“Yes?”

“What have you been doing all these years?”

“I—I’ve been keeping alive—”

“Dick,” suddenly broke out Jane, as if she had not been listening, “I have often thought you must have thought me a heartless wretch; but I’m not.”

“There is no use in going over the past,” he said. “What is done is done, and never can be undone. I can only say that I have never in the past had a friend to stick to me, or a woman to love me, or a father to care for me.”
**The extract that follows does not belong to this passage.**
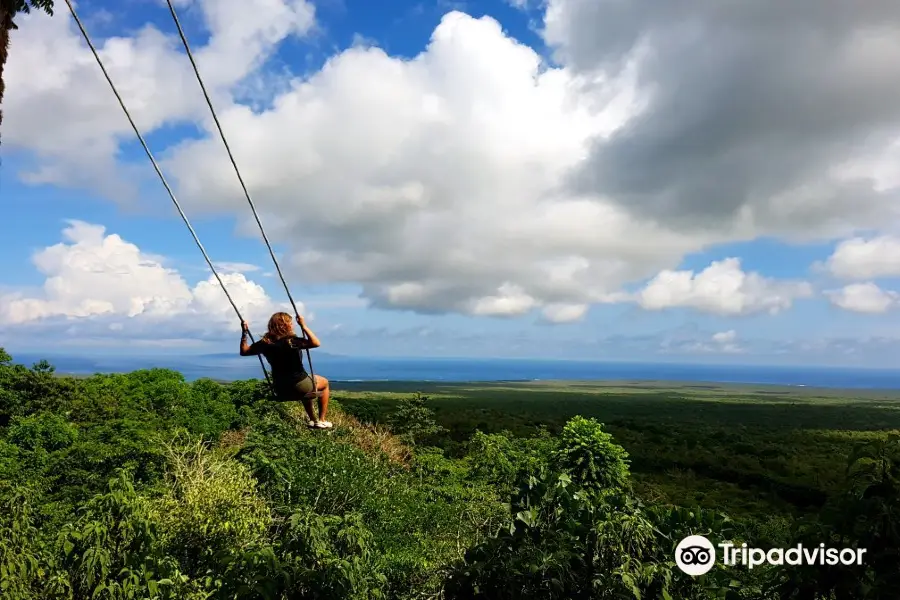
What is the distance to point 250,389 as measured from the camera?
3762cm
“May it not have been your own fault, Dick? Think for a moment. I don’t want to reproach you, but you know how wild you were—you know that was one of the reasons we couldn’t get married. Oh, it wasn’t ‘my heartlessness,’ as you told me in your last letter but one. I have heart enough—at least I hope so,” said Jane, looking at Koma-ino as if for confirmation, “and I wouldn’t have done what I did if you’d been different. Never mind, Dick, cheer up!—buck up! as they used to say in the poor old Smart Set, till the respectable folk took the expression away from them. What’ve you been doing all these long years, Dick?”

“Oh, I’ve been in Australia.”

“What were you doing there?”

“Curse Australia!” suddenly broke out Leslie, digging his heel in the ground. “Don’t speak to me about it; let’s talk of something else.”

“Well, what are you doing here? I mean, what have you been doing all these years—playing the guitar, or what?”